#### [DATA FOR PROCESSING]
#####
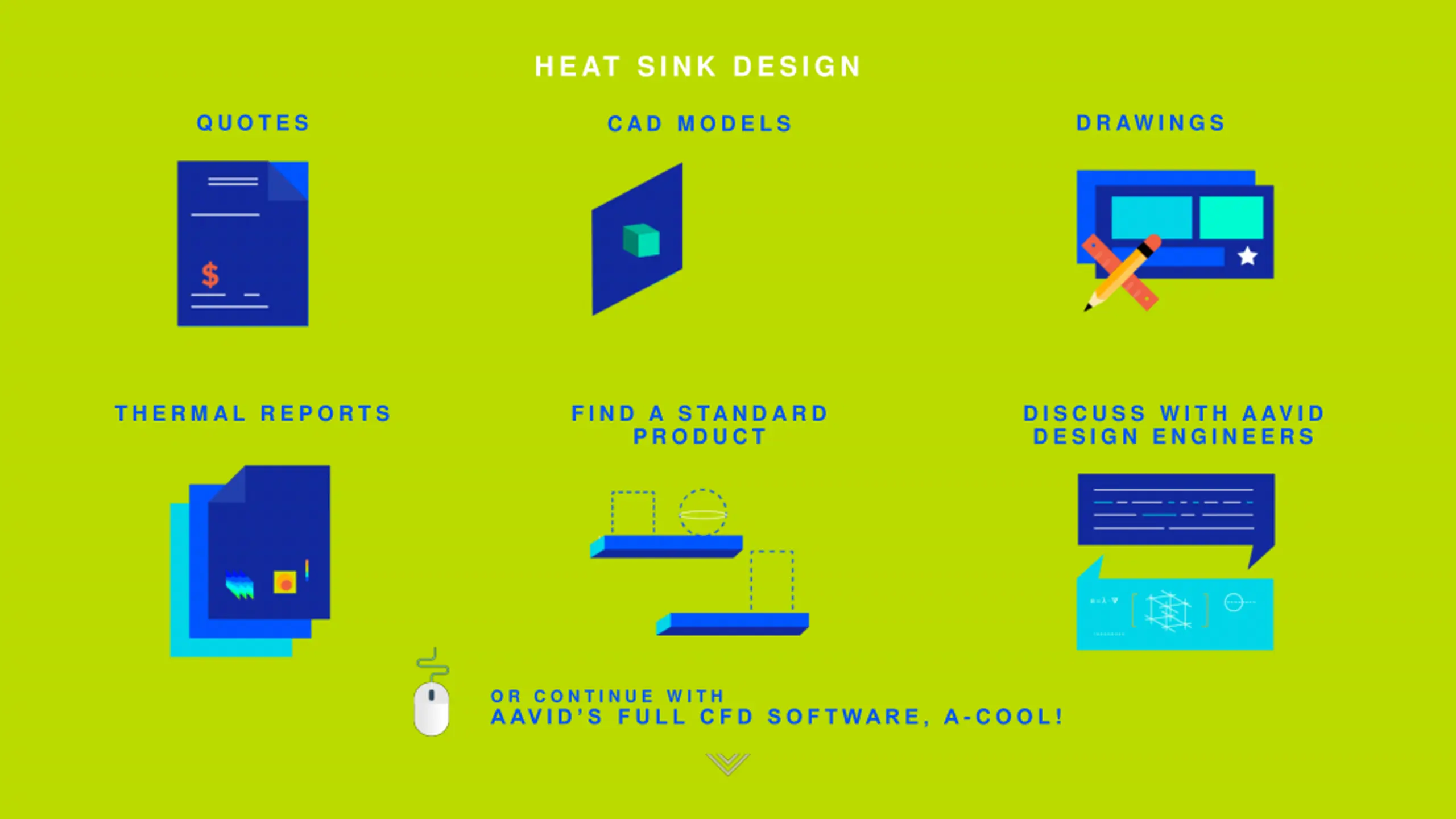 HEAT SINK DESIGN

QUOTES

$

CAD MODELS

DRAWINGS

THERMAL REPORTS

FIND A STANDARD PRODUCT

DISCUSS WITH AAVID DESIGN ENGINEERS

OR CONTINUE WITH
AAVID'S FULL CFD SOFTWARE, A-COOL!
#####
#### [WHAT IS BEING ASKED]
The answer should be all lines from the entries above that hold the word "WITH".

#### [EXERCISE RESULT]
DISCUSS WITH AAVID DESIGN ENGINEERS
OR CONTINUE WITH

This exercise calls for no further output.